"United by AIDS"-Ausstellung in Zürich

Die sinnstiftende Kraft der Kunst

Die "United by AIDS"-Ausstellung im Züricher Migros Museum erzählt von Angst, Isolation und künstlerischem Aktivismus in Zeiten des Schreckens

"Droht eine Pest?", fragte bang "Der Spiegel" 1983 in einer Titelgeschichte. "Wird Aids wie ein apokalyptischer Reiter auf schwarzem Ross über die Menschheit kommen? Ist eine moderne Seuche in Sicht, die sich zu Tod, Hunger und Krieg gesellen wird, wie einst im Mittelalter?" Man muss sich Originaldokumente aus frühen Tagen der Pandemie vor Augen führen, um das Ausmaß der Panik und Unverunsicherung zu verstehen. In der Gruppenausstellung "United by AIDS – An Exhibition about Loss, Remembrance, Activism and Art in Response to HIV/AIDS" im Züricher Migros Museum drückt eine Menge Kunstwerke aus dieser Zeit diesen Schrecken aus – aber geht doch weit darüber hinaus.

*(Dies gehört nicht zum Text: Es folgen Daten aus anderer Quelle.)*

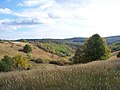 Hills in the northeast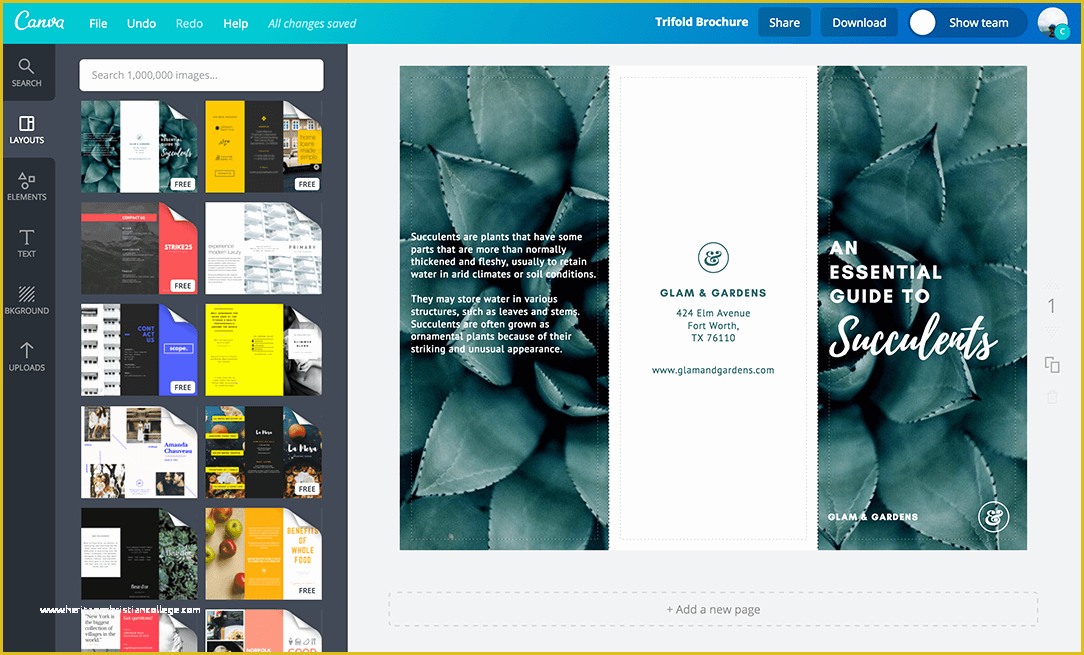 Free Online Mailer Design Templates Of Online Brochure Design Templates Free Free Online Brochure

Schrecken nämlich führte zu Ausgrenzung. So schrieb "Der Spiegel" damals noch wie selbstverständlich von der "Homosexuellen-Seuche". Die Betroffenen hatten nicht allein mit dem Virus in ihrem Körper zu kämpfen, sondern auch mit dem Virus des Stigmas.

Im Migros Museum, das einen Schwerpunkt auf die 80er-Jahre in New York legt, erkennt man hingegen, dass der Schrecken auch in Aktivismus umschlagen und dabei bildnerische Kraft entwickeln konnte. Wer heute am Sinn von Kunst zweifelt, schöpft hier neuen Glauben: Werke von Keith Haring, Judith Bernstein, David Wojnarowicz und Nan Goldin schaffen Trost, stiften Gemeinschaft und setzen der ohnmächtigen Wut und der Leere eine Fülle entgegen.

Viele bekannte Arbeiten sind hier zu sehen, von General Ideas Aids-Tapete bis zu Donald Moffetts bitterer Anklage an den damaligen US-Präsi­denten Ronald Reagan, der die Ausbreitung des HI-Virus und die sozialen Folgen ignorierte: "He Kills Me." Ergreifend sind Arbeiten, in denen sich der Bezug zu dem Syndrom über den frühen Aids-Tod des Künstlers herstellt: die idyllische Malerei von Jochen Klein, Wohnzellen von Absalon, eine leere Bühne von Felix Gonzalez-Torres. Die Lücken, die der Virus gerissen hat, sind unfassbar. 35 Millionen Menschen starben bislang an den Folgen – ungelebte Leben, unbespielte Bühnen.

Heute, wo es zumindest in der westlichen Welt wirksamere Therapien und größere Akzeptanz gibt, gehen Künstlerinnen und Künstler das Thema anders an als in den aktivistischen 80ern: Die Arbeiten von Wolfgang Tillmans, Edward Thomasson oder dem Künstlerduo Real Madrid sind geprägt von Zärtlichkeit, Hoffnung und sogar Humor. Ein gutes Zeichen.